Mark 8:34-38; Matthew 7:13-14; Proverbs 14:12, 16:25
The old saying goes like this: “First you make your way and then your way makes you.” Another person says it like this: “You become what you love.” Jesus is crystal clear. Your choices and commitments ultimately define who you are, what you do, how you experience life, what you become, what you stand for, and the imprint you leave on the earth. If all that is true, then you should pay extremely close attention to your choices and commitments.
Each of the passages for today describe this reality. First, do some Bible study and make a list of what you learn about choices and commitments. Then, reflect on the most important choices and commitments you have made through life. How have those choices and commitments shaped you? Are you facing any new choices? How do you make good choices?
How are you at following through on your choices? We now live in a culture where we no longer want to remain committed to the choices we have made. We see commitments as flexible, short-term, mainly for self-fulfillment, and therefore, immediately breakable if something better comes along!
What commitments have you broken? And who has broken commitments made to you?
Jesus makes an unbreakable commitment to you. Jesus asks for your steadfast commitment back to him. How are you doing with your steadfast commitment to Jesus?
As you read each chapter this week, keep these reflection questions in mind:
• What does this chapter teach me about Jesus’ character?

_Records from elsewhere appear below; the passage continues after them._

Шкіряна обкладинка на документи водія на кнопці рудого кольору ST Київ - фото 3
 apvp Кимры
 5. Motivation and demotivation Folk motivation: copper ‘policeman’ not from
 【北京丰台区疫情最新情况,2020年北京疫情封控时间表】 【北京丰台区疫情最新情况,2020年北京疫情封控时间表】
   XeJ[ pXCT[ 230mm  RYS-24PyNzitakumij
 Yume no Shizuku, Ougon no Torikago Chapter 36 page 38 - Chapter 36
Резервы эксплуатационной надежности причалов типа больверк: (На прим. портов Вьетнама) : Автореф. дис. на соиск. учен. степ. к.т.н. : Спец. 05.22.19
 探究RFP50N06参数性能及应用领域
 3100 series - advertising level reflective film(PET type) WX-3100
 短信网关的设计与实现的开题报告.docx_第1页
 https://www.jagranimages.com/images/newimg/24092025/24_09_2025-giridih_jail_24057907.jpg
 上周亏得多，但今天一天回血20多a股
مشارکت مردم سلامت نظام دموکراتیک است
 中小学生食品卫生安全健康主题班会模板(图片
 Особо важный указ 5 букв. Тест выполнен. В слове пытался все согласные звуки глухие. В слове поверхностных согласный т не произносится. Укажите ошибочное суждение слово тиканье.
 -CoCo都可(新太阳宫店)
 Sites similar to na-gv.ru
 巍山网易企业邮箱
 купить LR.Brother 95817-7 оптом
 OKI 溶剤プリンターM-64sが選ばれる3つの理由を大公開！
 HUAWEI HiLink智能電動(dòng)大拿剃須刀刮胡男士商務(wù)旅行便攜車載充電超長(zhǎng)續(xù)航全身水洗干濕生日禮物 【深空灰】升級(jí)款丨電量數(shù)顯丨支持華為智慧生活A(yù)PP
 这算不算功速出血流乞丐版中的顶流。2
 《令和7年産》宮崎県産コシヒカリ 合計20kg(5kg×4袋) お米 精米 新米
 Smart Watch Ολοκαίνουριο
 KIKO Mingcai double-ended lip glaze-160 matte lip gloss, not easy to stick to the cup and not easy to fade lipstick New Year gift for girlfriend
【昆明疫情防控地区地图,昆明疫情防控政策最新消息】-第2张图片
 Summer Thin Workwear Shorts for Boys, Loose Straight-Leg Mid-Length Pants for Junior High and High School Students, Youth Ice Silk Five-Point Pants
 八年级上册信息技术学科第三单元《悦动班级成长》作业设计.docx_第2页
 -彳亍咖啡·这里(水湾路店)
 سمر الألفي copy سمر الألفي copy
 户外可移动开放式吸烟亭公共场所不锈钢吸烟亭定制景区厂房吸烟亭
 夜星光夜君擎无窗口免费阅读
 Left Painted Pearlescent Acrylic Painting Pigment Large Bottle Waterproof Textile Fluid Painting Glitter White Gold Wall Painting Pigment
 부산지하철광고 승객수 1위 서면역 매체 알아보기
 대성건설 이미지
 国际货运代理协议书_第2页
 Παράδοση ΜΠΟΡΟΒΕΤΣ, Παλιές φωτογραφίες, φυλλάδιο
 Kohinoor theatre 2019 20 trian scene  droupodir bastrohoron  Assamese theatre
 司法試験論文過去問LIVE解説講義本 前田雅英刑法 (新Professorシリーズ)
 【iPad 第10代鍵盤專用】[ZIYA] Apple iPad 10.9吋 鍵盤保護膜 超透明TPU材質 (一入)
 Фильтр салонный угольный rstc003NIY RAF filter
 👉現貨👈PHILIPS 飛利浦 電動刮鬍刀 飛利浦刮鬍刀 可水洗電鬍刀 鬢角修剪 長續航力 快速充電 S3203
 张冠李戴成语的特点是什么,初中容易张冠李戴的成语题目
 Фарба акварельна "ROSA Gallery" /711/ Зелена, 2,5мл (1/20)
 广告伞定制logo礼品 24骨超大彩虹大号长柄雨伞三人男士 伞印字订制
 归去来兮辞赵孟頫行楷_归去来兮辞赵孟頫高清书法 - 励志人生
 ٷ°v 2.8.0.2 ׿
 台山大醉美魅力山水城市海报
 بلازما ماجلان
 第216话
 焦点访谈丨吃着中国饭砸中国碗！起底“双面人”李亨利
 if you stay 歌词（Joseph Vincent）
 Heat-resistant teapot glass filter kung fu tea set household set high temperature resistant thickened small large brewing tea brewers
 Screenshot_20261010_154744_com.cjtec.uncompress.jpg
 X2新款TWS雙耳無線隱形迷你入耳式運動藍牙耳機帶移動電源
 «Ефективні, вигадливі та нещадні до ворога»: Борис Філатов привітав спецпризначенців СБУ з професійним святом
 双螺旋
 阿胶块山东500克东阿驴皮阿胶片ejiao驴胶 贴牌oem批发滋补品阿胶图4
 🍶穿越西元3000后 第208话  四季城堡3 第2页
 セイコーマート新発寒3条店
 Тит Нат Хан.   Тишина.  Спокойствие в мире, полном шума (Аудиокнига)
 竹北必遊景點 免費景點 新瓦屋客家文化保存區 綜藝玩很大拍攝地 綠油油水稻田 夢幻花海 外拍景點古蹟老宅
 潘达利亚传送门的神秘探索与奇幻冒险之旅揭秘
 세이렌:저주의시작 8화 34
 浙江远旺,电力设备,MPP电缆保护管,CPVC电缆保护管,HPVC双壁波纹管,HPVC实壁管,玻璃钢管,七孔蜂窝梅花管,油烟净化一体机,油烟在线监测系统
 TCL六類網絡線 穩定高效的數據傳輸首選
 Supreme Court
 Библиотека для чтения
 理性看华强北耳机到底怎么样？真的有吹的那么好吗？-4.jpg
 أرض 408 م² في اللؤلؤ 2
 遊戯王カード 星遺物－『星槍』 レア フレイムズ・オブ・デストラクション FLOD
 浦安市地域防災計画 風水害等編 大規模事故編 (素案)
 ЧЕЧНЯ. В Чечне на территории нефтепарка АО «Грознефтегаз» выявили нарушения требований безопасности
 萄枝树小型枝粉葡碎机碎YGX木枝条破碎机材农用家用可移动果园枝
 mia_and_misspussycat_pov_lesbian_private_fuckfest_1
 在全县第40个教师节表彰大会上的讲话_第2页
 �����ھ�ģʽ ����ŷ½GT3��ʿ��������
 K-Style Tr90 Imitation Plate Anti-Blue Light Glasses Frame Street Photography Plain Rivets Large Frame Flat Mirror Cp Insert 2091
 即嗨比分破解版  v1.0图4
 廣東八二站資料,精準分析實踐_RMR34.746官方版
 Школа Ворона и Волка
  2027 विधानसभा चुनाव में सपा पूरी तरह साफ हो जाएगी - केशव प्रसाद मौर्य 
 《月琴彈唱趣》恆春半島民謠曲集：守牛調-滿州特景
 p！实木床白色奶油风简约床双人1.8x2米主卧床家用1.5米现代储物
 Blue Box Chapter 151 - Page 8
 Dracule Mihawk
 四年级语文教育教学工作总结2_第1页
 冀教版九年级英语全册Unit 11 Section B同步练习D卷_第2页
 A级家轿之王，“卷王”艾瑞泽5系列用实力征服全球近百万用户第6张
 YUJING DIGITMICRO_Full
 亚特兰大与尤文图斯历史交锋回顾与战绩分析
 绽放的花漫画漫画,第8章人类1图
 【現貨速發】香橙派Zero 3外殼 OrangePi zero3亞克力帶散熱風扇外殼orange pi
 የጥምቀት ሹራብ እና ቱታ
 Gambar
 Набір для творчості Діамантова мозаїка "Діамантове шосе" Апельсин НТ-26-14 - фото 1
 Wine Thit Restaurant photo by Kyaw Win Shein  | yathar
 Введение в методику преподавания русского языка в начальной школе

• What does this chapter teach me about what Jesus is doing?
• What difference will reading this chapter make in my life?
• What does this chapter tell me about what Jesus wants from me?
Then pray and look to “practice the presence and pursue the purposes of Jesus” according to what you have read.
The parable of the Good Samaritan would have been scandalous for those listening to Jesus speak! Samaritans could never be good in the eyes of Jesus’ Jewish followers. Jesus is often surprising in his love and mercy. Jesus shows grace and dignity to the unlikely. Jesus’ love is never contained by boundaries of race, ethnicity, nationality, class, or position. Who are the Samaritans in our day? How can we reach out to them?
Often, when his followers asked a question, Jesus would respond in a parable. How does he respond in verse 2? Why do you think he responded that way? Rather than a parable, he gives them a simple model of prayer that we still follow today. What does verse 9 teach you about prayer?
This chapter contains quite a bit of teaching. How does verse 14 make you feel? Do you think this type of thinking is popular in our culture today? What other teachings from this chapter are very different from our culture today?
Jesus is the Son of God. He is doing the work that the Father sent him to do. This is fundamental to our understanding of Jesus during his time on earth. He is a picture of what God the Father is like. When we see him, we are seeing a picture of the Father. Also, what does this chapter teach you about the tension between the “already” and the “not yet?”